Companies have two years to comply with new European data privacy laws, the European Parliament ruled on Thursday afternoon.
Once the new General Data Protection Regulation law takes effect in 2018, however, companies that mismanage citizens' personal data may have to pay fines equaling up to 4% of their worldwide revenue.
Currently, fines for EU data protection violations are very small and unlikely to faze large tech companies like Google or Facebook.
After nearly four years of debate, European Union officials are moving forward on the EU-wide digital privacy law. Known as the General Data Protection Regulation, the law creates a strict new legal framework for how companies can use individuals’ personal information and gives EU countries just one set of rules to follow, replacing a patchwork of 28 different sets of national privacy laws. GDPR replaces the outdated 1995 Data Protection Directive.

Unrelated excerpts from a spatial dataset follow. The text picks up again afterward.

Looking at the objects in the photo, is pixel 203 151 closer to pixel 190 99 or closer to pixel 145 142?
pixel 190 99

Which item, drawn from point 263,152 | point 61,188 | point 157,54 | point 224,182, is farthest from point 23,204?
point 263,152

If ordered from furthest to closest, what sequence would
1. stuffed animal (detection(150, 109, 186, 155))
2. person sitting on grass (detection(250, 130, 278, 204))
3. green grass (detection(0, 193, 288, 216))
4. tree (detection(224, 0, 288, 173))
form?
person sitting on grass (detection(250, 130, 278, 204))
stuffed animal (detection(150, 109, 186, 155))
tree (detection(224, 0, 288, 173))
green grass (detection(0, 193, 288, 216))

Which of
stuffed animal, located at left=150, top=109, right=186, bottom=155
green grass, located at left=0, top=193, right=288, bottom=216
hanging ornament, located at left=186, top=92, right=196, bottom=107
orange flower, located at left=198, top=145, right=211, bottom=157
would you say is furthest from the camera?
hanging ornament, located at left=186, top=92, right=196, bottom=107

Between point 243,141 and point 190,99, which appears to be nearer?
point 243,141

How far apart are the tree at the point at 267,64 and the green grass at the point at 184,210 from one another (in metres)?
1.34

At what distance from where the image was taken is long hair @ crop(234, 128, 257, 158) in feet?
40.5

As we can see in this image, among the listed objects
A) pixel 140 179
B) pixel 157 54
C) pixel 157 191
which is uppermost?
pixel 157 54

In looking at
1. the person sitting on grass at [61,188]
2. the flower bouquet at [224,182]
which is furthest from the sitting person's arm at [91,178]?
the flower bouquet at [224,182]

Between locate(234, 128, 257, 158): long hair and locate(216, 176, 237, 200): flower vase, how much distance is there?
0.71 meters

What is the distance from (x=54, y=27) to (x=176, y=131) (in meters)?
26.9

The GDPR will substantially increase fines for companies that violate the rules, but makes it easier for companies that do business across EU borders to comply. But, it will also make some things more difficult for companies. For example, it will no longer permit pre-checked boxes or systems that require people to "opt out of data collection."
The statute also makes some things easier for consumers. For example, people will now be able to move their own data between email providers. And now, the "right to be forgotten" ruling is permanent. In 2014, the EU Court of Justice mandated that people could ask for search engines to remove irrelevant information that appears under a person's name on the Internet.
Some companies have already been preparing for the new EU privacy rules. In February, Google announced it would clean search results across all its websites in European countries when accessed from a European country.
Those most affected by the GDPR will likely be organizations that are currently free from EU data protection laws—namely data processors and those data controllers that are not established in Europe—both of which will find themselves liable for breaches of any EU data they have in their control.